Gibbons Francis D, Roth Frederick P
Department of Biological Chemistry and Molecular Pharmacology, Harvard Medical School, Boston, Massachusetts 02115, USA.
Genome Res. 2002 Oct;12(10):1574-81. doi: 10.1101/gr.397002.
We compare several commonly used expression-based gene clustering algorithms using a figure of merit based on the mutual information between cluster membership and known gene attributes. By studying various publicly available expression data sets we conclude that enrichment of clusters for biological function is, in general, highest at rather low cluster numbers. As a measure of dissimilarity between the expression patterns of two genes, no method outperforms Euclidean distance for ratio-based measurements, or Pearson distance for non-ratio-based measurements at the optimal choice of cluster number.

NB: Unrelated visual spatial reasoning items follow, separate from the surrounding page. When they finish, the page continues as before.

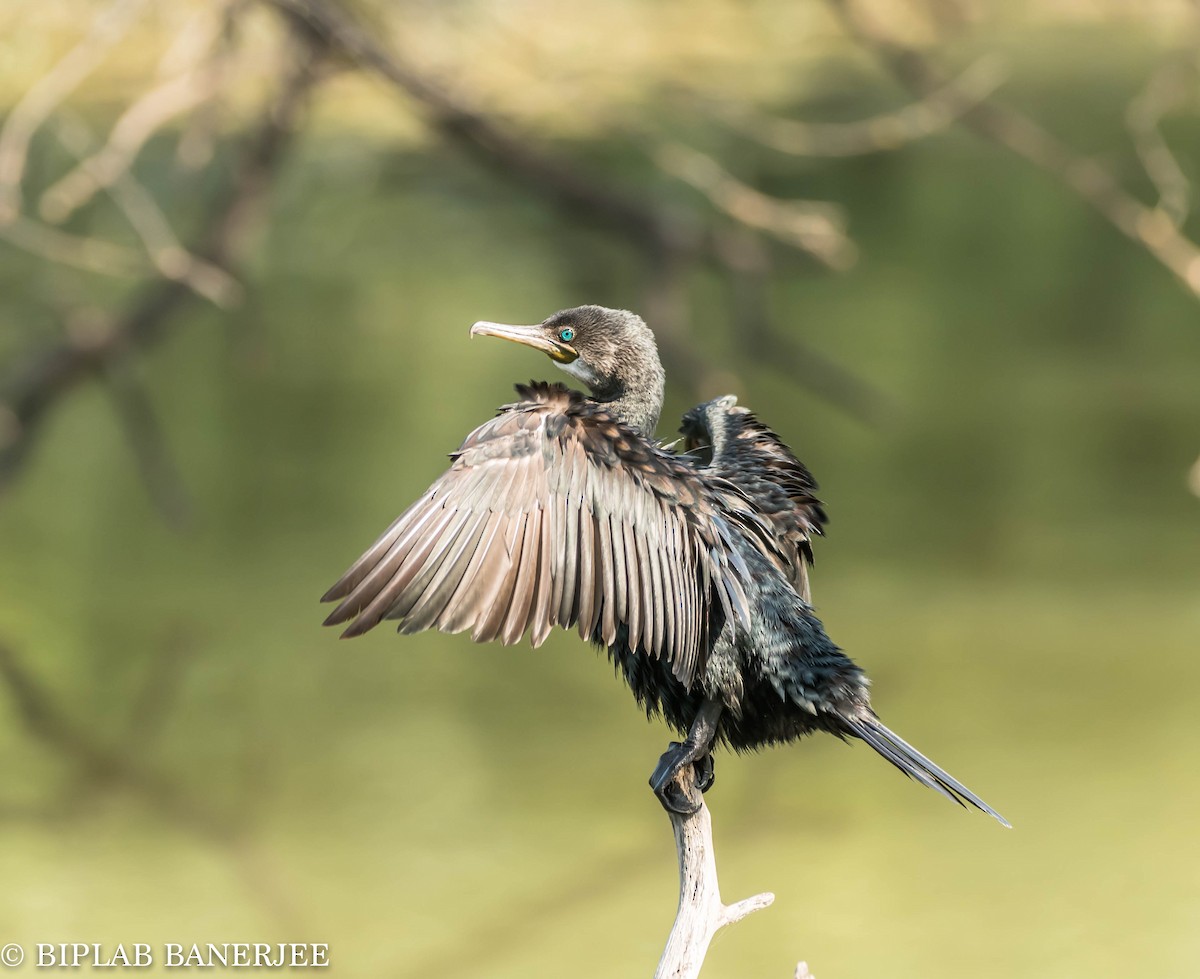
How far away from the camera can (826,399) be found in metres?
6.52

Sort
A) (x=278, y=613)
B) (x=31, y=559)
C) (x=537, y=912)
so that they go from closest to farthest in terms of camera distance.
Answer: (x=537, y=912) → (x=278, y=613) → (x=31, y=559)

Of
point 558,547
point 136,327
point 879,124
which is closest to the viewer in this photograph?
point 558,547

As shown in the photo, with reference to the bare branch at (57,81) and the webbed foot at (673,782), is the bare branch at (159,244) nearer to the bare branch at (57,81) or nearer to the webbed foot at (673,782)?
the bare branch at (57,81)

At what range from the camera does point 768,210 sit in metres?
4.96

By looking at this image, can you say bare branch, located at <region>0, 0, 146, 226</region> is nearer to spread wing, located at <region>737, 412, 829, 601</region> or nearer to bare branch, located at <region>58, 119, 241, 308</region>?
bare branch, located at <region>58, 119, 241, 308</region>

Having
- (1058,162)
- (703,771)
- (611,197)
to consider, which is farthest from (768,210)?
(703,771)

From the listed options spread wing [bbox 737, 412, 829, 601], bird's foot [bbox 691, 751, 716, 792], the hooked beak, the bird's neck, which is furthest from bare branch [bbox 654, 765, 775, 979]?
the hooked beak

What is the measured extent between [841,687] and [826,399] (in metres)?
5.10

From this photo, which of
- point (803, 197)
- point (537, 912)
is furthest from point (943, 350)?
point (537, 912)

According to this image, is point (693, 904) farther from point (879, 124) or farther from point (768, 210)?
point (879, 124)

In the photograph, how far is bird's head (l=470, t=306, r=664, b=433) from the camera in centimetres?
176

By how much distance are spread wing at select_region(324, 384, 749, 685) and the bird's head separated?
169 millimetres

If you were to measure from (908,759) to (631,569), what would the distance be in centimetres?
36

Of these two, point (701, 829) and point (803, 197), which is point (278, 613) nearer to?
point (803, 197)
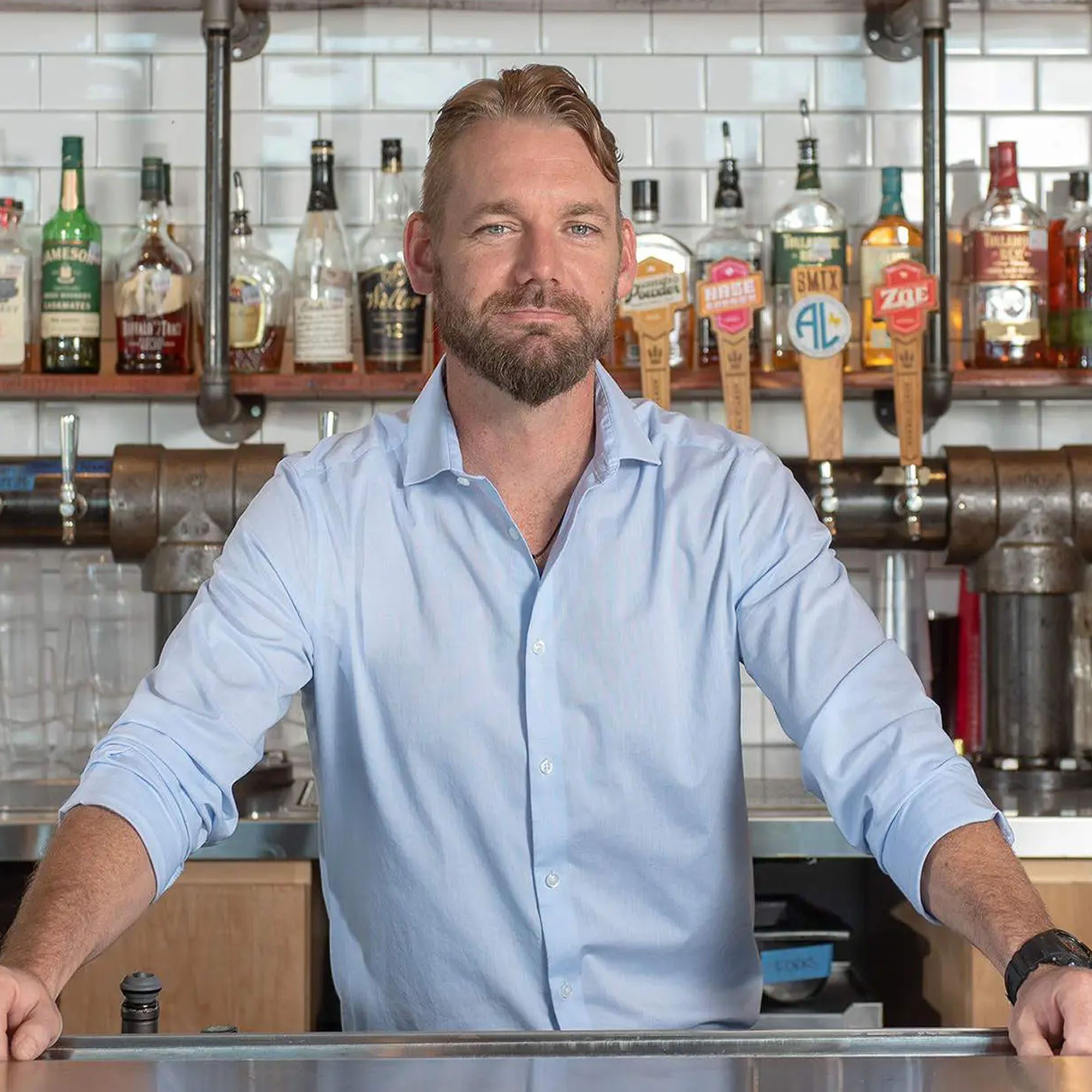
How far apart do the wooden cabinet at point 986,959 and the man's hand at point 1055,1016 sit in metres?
0.97

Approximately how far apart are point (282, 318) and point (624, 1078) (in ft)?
5.91

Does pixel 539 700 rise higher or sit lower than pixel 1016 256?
lower

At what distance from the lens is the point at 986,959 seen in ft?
6.54

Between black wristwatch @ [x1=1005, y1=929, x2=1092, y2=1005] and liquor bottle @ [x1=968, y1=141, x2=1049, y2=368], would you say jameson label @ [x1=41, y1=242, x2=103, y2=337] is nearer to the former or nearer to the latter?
liquor bottle @ [x1=968, y1=141, x2=1049, y2=368]

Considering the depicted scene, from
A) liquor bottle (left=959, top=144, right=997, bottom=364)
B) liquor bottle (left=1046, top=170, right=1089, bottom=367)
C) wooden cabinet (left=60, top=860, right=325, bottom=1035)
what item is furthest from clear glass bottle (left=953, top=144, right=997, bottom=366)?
wooden cabinet (left=60, top=860, right=325, bottom=1035)

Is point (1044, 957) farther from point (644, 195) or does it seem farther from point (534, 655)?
point (644, 195)

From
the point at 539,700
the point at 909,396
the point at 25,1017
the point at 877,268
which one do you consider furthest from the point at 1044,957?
the point at 877,268

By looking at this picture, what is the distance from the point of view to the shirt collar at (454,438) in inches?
61.7

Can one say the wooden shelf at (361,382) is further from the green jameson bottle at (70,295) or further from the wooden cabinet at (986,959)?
the wooden cabinet at (986,959)

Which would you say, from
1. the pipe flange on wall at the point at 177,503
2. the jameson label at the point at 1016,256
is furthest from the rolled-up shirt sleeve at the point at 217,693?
the jameson label at the point at 1016,256

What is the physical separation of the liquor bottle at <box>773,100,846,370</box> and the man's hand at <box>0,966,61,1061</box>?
1.64 meters

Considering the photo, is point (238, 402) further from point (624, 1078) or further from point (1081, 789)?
point (624, 1078)

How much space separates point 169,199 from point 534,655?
1325 millimetres

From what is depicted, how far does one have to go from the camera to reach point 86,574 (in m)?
2.63
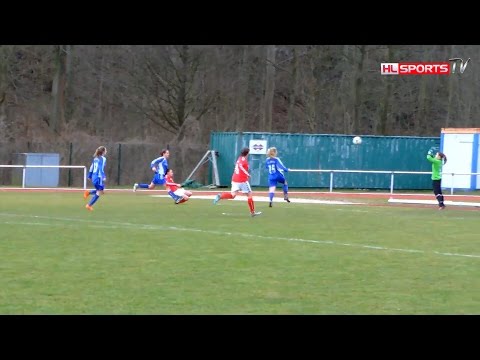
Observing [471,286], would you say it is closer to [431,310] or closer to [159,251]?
[431,310]

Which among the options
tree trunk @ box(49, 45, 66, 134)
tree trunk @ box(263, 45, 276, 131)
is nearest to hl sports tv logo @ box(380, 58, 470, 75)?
tree trunk @ box(263, 45, 276, 131)

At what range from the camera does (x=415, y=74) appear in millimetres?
52344

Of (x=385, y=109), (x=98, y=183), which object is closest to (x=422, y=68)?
(x=385, y=109)

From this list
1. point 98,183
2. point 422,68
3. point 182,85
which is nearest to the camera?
point 98,183

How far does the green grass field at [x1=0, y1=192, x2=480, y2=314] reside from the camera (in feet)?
34.6

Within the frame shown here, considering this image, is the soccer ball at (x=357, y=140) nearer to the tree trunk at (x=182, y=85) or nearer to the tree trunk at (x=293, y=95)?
the tree trunk at (x=293, y=95)

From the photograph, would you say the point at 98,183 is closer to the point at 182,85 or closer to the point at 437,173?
the point at 437,173

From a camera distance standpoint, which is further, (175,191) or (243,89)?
(243,89)

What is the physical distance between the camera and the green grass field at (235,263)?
1055 centimetres

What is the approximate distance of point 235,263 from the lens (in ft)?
46.3

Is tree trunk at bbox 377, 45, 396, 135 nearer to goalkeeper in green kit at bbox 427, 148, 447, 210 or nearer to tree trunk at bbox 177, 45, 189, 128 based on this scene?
tree trunk at bbox 177, 45, 189, 128

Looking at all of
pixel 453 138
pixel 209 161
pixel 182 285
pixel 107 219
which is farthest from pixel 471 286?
pixel 209 161

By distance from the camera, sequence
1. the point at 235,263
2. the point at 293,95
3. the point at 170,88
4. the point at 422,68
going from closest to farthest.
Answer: the point at 235,263 → the point at 422,68 → the point at 170,88 → the point at 293,95

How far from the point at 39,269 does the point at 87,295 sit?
2.47 metres
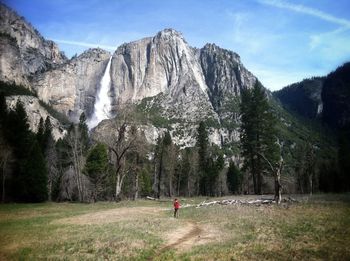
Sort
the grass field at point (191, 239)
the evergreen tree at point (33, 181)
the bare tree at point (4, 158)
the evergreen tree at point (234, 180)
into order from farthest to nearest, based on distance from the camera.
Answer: the evergreen tree at point (234, 180), the evergreen tree at point (33, 181), the bare tree at point (4, 158), the grass field at point (191, 239)

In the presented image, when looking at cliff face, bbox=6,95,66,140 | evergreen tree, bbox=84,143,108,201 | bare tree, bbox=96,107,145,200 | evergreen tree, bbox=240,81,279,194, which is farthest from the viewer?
cliff face, bbox=6,95,66,140

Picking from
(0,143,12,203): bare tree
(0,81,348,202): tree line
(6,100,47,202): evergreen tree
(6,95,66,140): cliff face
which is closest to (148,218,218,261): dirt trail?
(0,81,348,202): tree line

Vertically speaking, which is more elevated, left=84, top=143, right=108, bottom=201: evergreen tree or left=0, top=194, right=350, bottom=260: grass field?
left=84, top=143, right=108, bottom=201: evergreen tree

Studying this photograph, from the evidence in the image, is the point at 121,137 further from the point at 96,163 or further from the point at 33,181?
the point at 96,163

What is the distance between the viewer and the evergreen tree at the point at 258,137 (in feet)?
187

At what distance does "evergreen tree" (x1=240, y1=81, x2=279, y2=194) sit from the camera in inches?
2239

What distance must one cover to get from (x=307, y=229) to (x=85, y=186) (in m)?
51.1

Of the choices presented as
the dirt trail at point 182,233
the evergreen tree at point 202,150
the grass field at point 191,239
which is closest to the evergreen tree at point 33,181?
the dirt trail at point 182,233

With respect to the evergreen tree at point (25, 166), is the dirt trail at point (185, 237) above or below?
below

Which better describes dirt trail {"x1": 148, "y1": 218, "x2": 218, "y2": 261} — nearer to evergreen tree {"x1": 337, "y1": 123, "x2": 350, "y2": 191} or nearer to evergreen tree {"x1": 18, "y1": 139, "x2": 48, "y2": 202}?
evergreen tree {"x1": 18, "y1": 139, "x2": 48, "y2": 202}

We show the self-organized-map approach to be best for both measurement types at higher numbers of clusters. Clusters of genes derived from single- and average-linkage hierarchical clustering tend to produce worse-than-random results.
我们使用基于聚类成员与已知基因属性之间互信息的品质因数,比较了几种常用的基于表达的基因聚类算法。通过研究各种公开可用的表达数据集,我们得出结论,一般来说,在聚类数量相当低时,生物学功能聚类的富集程度最高。作为两个基因表达模式之间差异的度量,在聚类数量的最佳选择下,对于基于比率的测量,没有哪种方法比欧几里得距离更优;对于非基于比率的测量,没有哪种方法比皮尔逊距离更优。我们表明,在聚类数量较多时,自组织映射方法对于这两种测量类型都是最佳的。源自单链和平均链层次聚类的基因聚类往往产生比随机结果更差的结果。